::: Source document :::
When an mm undergoes OOM kill, the OOM reaper unmaps memory while
holding the mmap_lock. MMU notifier subscribers (notably KVM) need
to be informed so they can tear down their secondary mappings. The
current synchronous unregister path can deadlock on PREEMPT_RT
because synchronize_srcu() is called from contexts that cannot
safely sleep.

This patch implements the asynchronous cleanup design proposed by
Paolo Bonzini in v1 review: a new optional after_oom_unregister
callback in struct mmu_notifier_ops, invoked after the SRCU grace
period via call_srcu() so that no readers can still reference the
subscription when cleanup runs.

The flow is:

  1. The OOM reaper calls mmu_notifier_oom_enter() from
     __oom_reap_task_mm().
  2. mmu_notifier_oom_enter() walks the subscription list and, for
     each subscriber that provides after_oom_unregister, detaches
     the subscription from the active list and schedules a
     call_srcu() callback.
  3. The deferred callback invokes after_oom_unregister once the
     grace period has elapsed and all in-flight readers have
     finished.
  4. Subsystems waiting to free structures referenced by the
     callback can call the new mmu_notifier_barrier() helper, which
     wraps srcu_barrier() to wait for all outstanding callbacks
     scheduled this way.

after_oom_unregister is mutually exclusive with alloc_notifier
because allocated notifiers can have additional outstanding
references that the OOM path cannot safely drop.

KVM is updated to provide after_oom_unregister, which clears
mn_active_invalidate_count, and to detect via hlist_unhashed() in
kvm_destroy_vm() when its subscription was already detached by the
OOM path; in that case it calls mmu_notifier_barrier() and drops
the mm reference rather than calling mmu_notifier_unregister().
::: Data :::
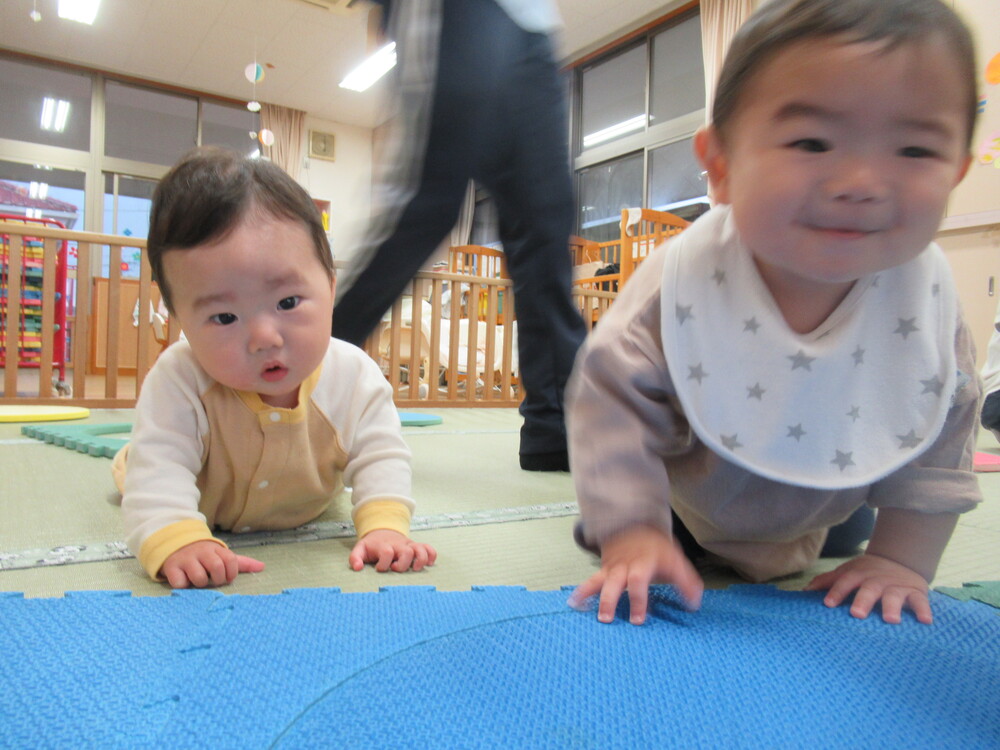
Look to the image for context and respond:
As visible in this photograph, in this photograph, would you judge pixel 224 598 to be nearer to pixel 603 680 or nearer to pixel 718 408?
:::
◆ Requirement 1:
List every function in the patch description whose name begins with "mmu_notifier_" and is written with parentheses.
◆ Requirement 2:
Retype the patch description word for word, starting with "4. Subsystems waiting" and going on through "cannot safely drop.".

◆ Exercise answer 1:
mmu_notifier_oom_enter()
mmu_notifier_barrier()
mmu_notifier_unregister()

◆ Exercise answer 2:
4. Subsystems waiting to free structures referenced by the
     callback can call the new mmu_notifier_barrier() helper, which
     wraps srcu_barrier() to wait for all outstanding callbacks
     scheduled this way.

after_oom_unregister is mutually exclusive with alloc_notifier
because allocated notifiers can have additional outstanding
references that the OOM path cannot safely drop.